The seeds may be part of the issue, but i suspect there is more going on. In the original TRPO code, the benchmark results seem to occur with a seed of 0.0. I suspect the main problem is further in the stack, though because I'm not using run_experiment_lite and I see the same issues on non-determinism.

[hapticloud]

run_experiment_lite ends up calling BatchPolopt.train (like your gist), but first it sets the seed argument in each worker.

I recently achieved repeatable results with InvertedPendulum-v1 by setting both the Gym environment seed and calling ext.set_seed() in the beginning of sample_paths(), as well as using n_parallel=1. Doing either of these in isolation was not sufficient. Perhaps you could also try setting the seeds in the beginning of sample_paths().

Thus, doing the above should be sufficient for achieving repeatable results in deterministic environments with a single worker. I don't currently have an explanation for why this is sufficient (and why doing it only in _worker_populate_task was not sufficient)

[dementrock]

What do you mean by "the original TRPO code"?

Also, what version of TF are you using?

A larger batch size might help. Try say 50000. This task may require more samples to have sufficient exploration.

[dementrock]

@hapticloud

With gym environments you may need to explicitly set the seed on the Gym environment instance, since it uses its own random number generator. If env is an instance of GymEnv, do env.env.seed(0), etc.

You're right that n_parallel > 1 can lead to nondeterminism. Another source is using GPUs which sometimes gives slightly nondeterministic results.

[Breakend]

@dementrock I meant the code provided by the modular_rl paper, https://github.com/joschu/modular_rl

It seems like this more consistently converges faster, but this may be a result of the random seed. I'm using TF 1.2. I found that the RLLab version will converge quickly (<100 iterations with any batch_size ever ~50 runs) other than that it generally won't converge even with a large batch size and many iterations (>300). This may be just a factor of randomness. One thought I had, however, is that in the TRPO paper they talk about reducing the "variance of the Q-value differences between [sample] rollouts by using the same random number sequence for the noise in each of the K rollouts (i.e. comon random numbers)". It seems like this isn't happening here due to the parallelism, but I could be wrong. Do you know if it's somewhere in the code here?

[dementrock]

One thing to look into is the magnitude of observations. The modular-rl code does some running normalization of inputs, which helps a lot in many Gym tasks.

How come you are using 1.2? I think the latest version is 1.1.0rc2?

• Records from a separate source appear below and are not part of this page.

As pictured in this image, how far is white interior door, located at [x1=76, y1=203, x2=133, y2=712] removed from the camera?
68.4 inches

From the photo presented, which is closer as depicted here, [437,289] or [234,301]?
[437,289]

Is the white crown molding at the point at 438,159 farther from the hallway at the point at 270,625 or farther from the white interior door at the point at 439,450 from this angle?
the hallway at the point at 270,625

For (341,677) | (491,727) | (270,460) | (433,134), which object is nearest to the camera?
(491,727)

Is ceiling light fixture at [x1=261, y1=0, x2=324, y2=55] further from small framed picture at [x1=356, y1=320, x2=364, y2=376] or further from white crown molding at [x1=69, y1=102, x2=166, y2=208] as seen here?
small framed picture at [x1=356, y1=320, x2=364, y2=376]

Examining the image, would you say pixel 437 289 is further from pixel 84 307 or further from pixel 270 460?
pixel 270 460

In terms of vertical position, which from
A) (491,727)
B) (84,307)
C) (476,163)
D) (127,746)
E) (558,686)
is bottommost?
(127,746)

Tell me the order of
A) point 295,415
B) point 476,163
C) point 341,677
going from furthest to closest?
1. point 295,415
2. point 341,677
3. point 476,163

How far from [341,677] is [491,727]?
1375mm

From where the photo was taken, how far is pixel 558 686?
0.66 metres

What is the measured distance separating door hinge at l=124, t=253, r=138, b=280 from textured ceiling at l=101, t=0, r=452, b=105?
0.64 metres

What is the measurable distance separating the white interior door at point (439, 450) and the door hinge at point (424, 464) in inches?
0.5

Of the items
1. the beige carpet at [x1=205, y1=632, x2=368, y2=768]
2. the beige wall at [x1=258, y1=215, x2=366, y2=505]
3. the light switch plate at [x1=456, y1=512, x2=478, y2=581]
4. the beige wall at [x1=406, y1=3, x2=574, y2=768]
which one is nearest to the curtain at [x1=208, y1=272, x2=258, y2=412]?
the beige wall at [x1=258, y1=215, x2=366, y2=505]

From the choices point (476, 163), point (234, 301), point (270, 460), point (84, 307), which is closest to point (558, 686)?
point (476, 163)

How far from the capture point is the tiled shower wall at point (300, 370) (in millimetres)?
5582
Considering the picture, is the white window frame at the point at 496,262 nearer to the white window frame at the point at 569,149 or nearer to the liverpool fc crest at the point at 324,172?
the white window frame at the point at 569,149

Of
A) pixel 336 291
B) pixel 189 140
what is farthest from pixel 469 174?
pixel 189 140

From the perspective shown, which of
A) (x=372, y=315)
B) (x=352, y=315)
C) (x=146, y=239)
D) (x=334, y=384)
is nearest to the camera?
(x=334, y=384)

The common random numbers should be referring to a variant of TRPO called TRPO-vine, which isn't implemented in rllab.

[Breakend]

@dementrock Sorry that's a typo, meant to type 1.1 (specifically '1.1.0-rc1').

"The modular-rl code does some running normalization of inputs, which helps a lot in many Gym tasks." Ah, that may be the case, I'll look into that. Thanks. I originally thought that's what the normalize call was doing when you wrap an env, but it seems like that just normalizes the action space? correct?

EDIT: ahh, nvm, i see there's the normalize_obs flag. but I guess this isn't quite the same as the filter in modular_rl

"The common random numbers should be referring to a variant of TRPO called TRPO-vine, which isn't implemented in rllab." Ahh, ok thanks.

[dementrock]

The implementation of normalization differs. modular_rl keeps an actual running mean/std but rllab uses exponential decay. Not sure if it matters.

[Breakend]

Initial results seem to point at normalizing the observations (simply using the exponential decay in rllab) and forcing the FiniteDifferenceHvp vs. the Perlmutter (I believe that's the default?) seems to result in consistent convergence (with batch size 5000). Seems like the running mean/std filter is not needed. I'll try to repro this a few times and maybe add an example if you think that might be a good idea.